Fire information officer Noelle Kekula said a short break from hot, dry weather allowed six skimmer aircraft to attack the Westside blaze.
“It was nice and calm this morning, so we were able to use air support lots this morning.”
An incident command team is managing how 60 firefighters, four helicopters and four pieces of heavy equipment are attacking the wildfire.
Evacuees from the fire clutched yellow forms and volunteers carried trays of sandwiches in and out of a temporary evacuation centre set up at the Westside Lions Community Hall Thursday afternoon.
The centre opened on Monday night when the evacuations began. About 60 people have stopped by for help, said acting centre manager Catherine Williams.

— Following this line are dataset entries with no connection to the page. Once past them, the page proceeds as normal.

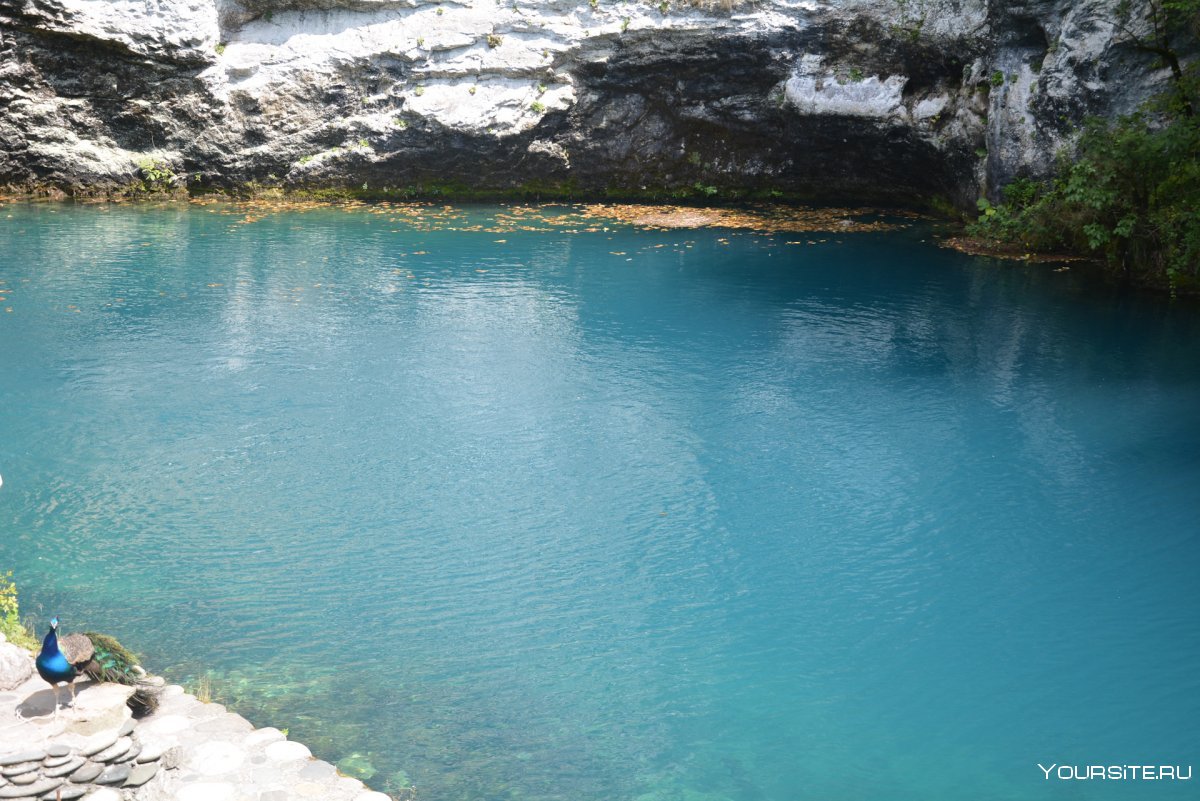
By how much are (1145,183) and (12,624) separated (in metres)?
15.9

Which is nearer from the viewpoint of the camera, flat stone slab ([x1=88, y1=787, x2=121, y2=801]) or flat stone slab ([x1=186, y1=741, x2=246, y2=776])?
flat stone slab ([x1=88, y1=787, x2=121, y2=801])

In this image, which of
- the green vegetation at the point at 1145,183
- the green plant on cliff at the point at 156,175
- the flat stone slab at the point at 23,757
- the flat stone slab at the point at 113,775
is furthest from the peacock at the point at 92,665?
the green plant on cliff at the point at 156,175

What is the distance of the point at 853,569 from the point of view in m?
8.48

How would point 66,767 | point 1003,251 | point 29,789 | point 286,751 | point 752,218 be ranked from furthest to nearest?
point 752,218 → point 1003,251 → point 286,751 → point 66,767 → point 29,789

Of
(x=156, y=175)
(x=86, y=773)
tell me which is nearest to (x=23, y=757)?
(x=86, y=773)

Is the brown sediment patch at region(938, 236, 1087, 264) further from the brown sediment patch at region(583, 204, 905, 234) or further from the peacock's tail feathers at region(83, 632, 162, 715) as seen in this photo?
the peacock's tail feathers at region(83, 632, 162, 715)

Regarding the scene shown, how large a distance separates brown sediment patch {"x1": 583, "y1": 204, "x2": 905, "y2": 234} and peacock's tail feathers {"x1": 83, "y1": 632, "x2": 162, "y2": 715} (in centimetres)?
1782

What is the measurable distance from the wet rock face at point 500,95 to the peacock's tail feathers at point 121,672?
18.9 metres

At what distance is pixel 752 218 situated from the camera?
23562 mm

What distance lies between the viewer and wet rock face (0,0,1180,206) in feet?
72.8

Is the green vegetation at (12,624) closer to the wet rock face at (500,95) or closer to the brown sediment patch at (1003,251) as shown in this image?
the brown sediment patch at (1003,251)

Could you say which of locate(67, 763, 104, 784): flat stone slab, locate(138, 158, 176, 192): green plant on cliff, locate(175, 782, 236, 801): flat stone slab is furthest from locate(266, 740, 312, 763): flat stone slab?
locate(138, 158, 176, 192): green plant on cliff

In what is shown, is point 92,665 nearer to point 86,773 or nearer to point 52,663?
point 52,663

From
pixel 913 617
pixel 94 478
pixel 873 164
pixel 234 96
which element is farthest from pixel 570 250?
pixel 913 617
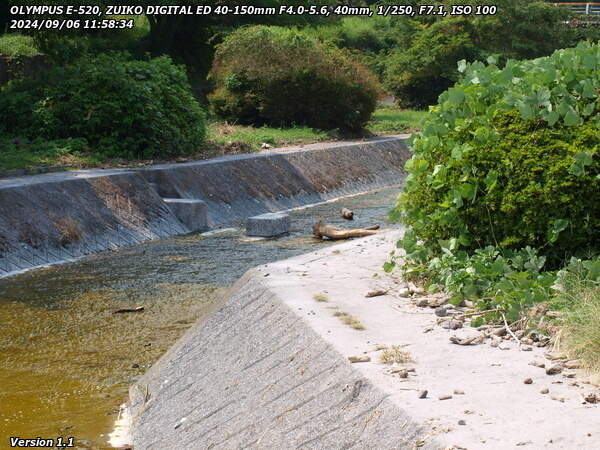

“As it goes on people want to get home,” said Williams.
“If they’ve got company coming, they’re not happy about it, but they’re all pretty resilient. We haven’t seen anyone angry. They’ve been really good.”
Claire and George Poitras fled their home near Westside Road Monday evening after Claire looked out the window to see the mountain ablaze.
They didn’t even have time to grab toothbrushes but said they are happy with how the fire has been handled.
“The province has really left no stone unturned,” said George Poitras.
“We’re staying at a Best Western. They’re feeding us well. If it wasn’t so serious, it would be like a vacation.”